Start of Input material
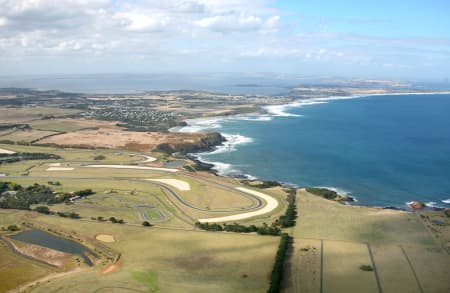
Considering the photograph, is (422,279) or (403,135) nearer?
(422,279)

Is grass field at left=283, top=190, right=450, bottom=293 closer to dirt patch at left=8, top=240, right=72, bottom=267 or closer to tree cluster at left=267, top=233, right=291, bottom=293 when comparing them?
tree cluster at left=267, top=233, right=291, bottom=293

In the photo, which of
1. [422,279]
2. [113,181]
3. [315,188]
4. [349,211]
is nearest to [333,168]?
[315,188]

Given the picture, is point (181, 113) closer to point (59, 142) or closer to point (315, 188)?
point (59, 142)

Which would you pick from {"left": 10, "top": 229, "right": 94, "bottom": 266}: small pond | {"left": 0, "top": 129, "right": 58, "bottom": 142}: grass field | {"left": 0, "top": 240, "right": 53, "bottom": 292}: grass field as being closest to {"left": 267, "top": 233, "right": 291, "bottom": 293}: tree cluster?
{"left": 10, "top": 229, "right": 94, "bottom": 266}: small pond

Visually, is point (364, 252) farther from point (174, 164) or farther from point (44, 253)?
point (174, 164)

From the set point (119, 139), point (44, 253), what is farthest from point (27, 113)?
point (44, 253)

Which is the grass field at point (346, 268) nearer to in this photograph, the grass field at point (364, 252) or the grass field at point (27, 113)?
the grass field at point (364, 252)
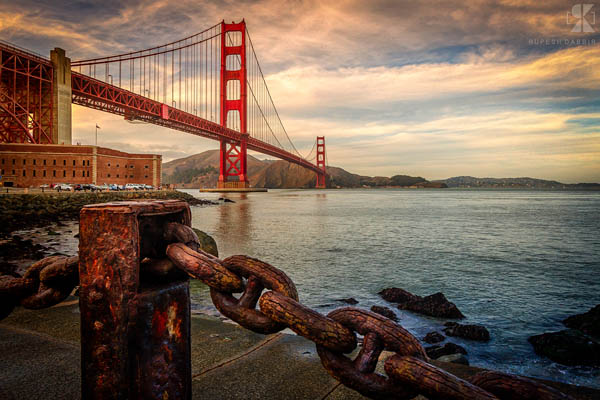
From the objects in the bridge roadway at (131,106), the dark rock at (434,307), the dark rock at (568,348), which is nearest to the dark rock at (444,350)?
the dark rock at (568,348)

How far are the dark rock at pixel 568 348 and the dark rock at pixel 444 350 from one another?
0.90m

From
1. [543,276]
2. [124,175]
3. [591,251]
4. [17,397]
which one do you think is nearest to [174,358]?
[17,397]

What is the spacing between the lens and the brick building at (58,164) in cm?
3381

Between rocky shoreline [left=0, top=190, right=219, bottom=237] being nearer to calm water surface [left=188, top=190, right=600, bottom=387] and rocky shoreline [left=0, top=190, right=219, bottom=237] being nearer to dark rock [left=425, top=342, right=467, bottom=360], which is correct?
calm water surface [left=188, top=190, right=600, bottom=387]

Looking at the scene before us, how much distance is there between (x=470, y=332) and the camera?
14.1ft

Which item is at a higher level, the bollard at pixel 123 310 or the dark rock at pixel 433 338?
the bollard at pixel 123 310

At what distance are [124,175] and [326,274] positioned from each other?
145 feet

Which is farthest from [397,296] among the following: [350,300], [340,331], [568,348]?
[340,331]

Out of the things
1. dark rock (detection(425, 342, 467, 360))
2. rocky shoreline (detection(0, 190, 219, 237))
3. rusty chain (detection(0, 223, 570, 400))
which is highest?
rusty chain (detection(0, 223, 570, 400))

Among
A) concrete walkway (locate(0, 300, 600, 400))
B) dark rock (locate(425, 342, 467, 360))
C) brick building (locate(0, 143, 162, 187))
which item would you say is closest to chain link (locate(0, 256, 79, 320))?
concrete walkway (locate(0, 300, 600, 400))

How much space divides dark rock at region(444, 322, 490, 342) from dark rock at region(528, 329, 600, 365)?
0.52 metres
End of Input material
Exercise task:
Copy the listing over exactly, skipping the pictures it holds.

Result of this exercise:
Considering the photograph, is (422,279) or (403,135) nearer?
(422,279)

Is grass field at left=283, top=190, right=450, bottom=293 closer to dirt patch at left=8, top=240, right=72, bottom=267 or closer to tree cluster at left=267, top=233, right=291, bottom=293 when comparing them?
tree cluster at left=267, top=233, right=291, bottom=293

In the photo, which of
1. [422,279]
2. [113,181]
3. [315,188]
4. [349,211]
is nearest to [333,168]?
[315,188]

Given the picture, is point (181, 113) closer to point (59, 142) or closer to point (315, 188)?
point (59, 142)

Which would you pick from {"left": 10, "top": 229, "right": 94, "bottom": 266}: small pond | {"left": 0, "top": 129, "right": 58, "bottom": 142}: grass field | {"left": 0, "top": 240, "right": 53, "bottom": 292}: grass field as being closest to {"left": 267, "top": 233, "right": 291, "bottom": 293}: tree cluster?
{"left": 10, "top": 229, "right": 94, "bottom": 266}: small pond

Visually, is point (364, 252) farther from point (174, 164) or farther from point (44, 253)?
point (174, 164)

From the set point (119, 139), point (44, 253), what is farthest from point (27, 113)?
point (44, 253)

Which is the grass field at point (346, 268) nearer to in this photograph, the grass field at point (364, 252) or the grass field at point (27, 113)?
the grass field at point (364, 252)
From the objects in the bridge roadway at (131,106), the dark rock at (434,307), the dark rock at (568,348), which is nearest to the dark rock at (444,350)?
the dark rock at (568,348)

How far are the dark rock at pixel 568 348 and the dark rock at pixel 444 350 from one another?
0.90m

From
1. [543,276]
2. [124,175]
3. [591,251]
4. [17,397]
which one do you think is nearest to [174,358]?
[17,397]

What is the spacing between the lens and the brick building at (58,164) in cm?
3381

Between rocky shoreline [left=0, top=190, right=219, bottom=237] being nearer to calm water surface [left=188, top=190, right=600, bottom=387] and rocky shoreline [left=0, top=190, right=219, bottom=237] being nearer to dark rock [left=425, top=342, right=467, bottom=360], which is correct?
calm water surface [left=188, top=190, right=600, bottom=387]

Looking at the scene before us, how much distance is there between (x=470, y=332) and the camera?
14.1ft

Which item is at a higher level, the bollard at pixel 123 310 or the dark rock at pixel 433 338?
the bollard at pixel 123 310

At what distance are [124,175] and [326,274] positioned from each other?
145 feet

Which is farthest from [397,296] among the following: [350,300], [340,331], [568,348]?
[340,331]

Out of the things
1. dark rock (detection(425, 342, 467, 360))
2. rocky shoreline (detection(0, 190, 219, 237))
3. rusty chain (detection(0, 223, 570, 400))
which is highest?
rusty chain (detection(0, 223, 570, 400))

Among
A) concrete walkway (locate(0, 300, 600, 400))
B) dark rock (locate(425, 342, 467, 360))
C) brick building (locate(0, 143, 162, 187))
which item would you say is closest to chain link (locate(0, 256, 79, 320))?
concrete walkway (locate(0, 300, 600, 400))

How much space divides dark rock at region(444, 322, 490, 342) from dark rock at region(528, 329, 600, 365)?
0.52 metres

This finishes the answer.